* TASK INSTRUCTIONS *
Scan the entries below and return each line that contains "pilot".

Dataset entries
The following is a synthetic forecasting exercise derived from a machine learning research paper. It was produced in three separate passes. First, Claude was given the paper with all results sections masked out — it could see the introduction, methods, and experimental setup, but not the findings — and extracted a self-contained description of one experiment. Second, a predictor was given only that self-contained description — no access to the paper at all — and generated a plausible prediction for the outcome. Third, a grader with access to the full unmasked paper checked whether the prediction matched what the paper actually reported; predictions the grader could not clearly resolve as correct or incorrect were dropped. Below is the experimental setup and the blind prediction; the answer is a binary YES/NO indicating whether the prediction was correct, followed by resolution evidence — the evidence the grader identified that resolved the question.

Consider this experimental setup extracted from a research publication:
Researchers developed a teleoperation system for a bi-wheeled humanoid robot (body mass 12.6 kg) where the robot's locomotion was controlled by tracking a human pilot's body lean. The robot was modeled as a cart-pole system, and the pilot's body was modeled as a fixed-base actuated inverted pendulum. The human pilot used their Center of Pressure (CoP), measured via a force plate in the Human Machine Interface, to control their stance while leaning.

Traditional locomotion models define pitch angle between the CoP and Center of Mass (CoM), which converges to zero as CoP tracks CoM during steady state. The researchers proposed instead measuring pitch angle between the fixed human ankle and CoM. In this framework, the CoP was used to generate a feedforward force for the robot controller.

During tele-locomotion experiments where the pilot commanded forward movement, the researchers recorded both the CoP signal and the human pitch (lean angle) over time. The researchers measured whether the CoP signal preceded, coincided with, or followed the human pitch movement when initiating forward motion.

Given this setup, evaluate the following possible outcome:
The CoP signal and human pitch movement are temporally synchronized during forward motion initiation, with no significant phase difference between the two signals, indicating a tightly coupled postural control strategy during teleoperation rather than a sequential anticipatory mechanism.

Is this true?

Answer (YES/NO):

* THE ANSWER *
Researchers developed a teleoperation system for a bi-wheeled humanoid robot (body mass 12.6 kg) where the robot's locomotion was controlled by tracking a human pilot's body lean. The robot was modeled as a cart-pole system, and the pilot's body was modeled as a fixed-base actuated inverted pendulum. The human pilot used their Center of Pressure (CoP), measured via a force plate in the Human Machine Interface, to control their stance while leaning.
During tele-locomotion experiments where the pilot commanded forward movement, the researchers recorded both the CoP signal and the human pitch (lean angle) over time. The researchers measured whether the CoP signal preceded, coincided with, or followed the human pitch movement when initiating forward motion.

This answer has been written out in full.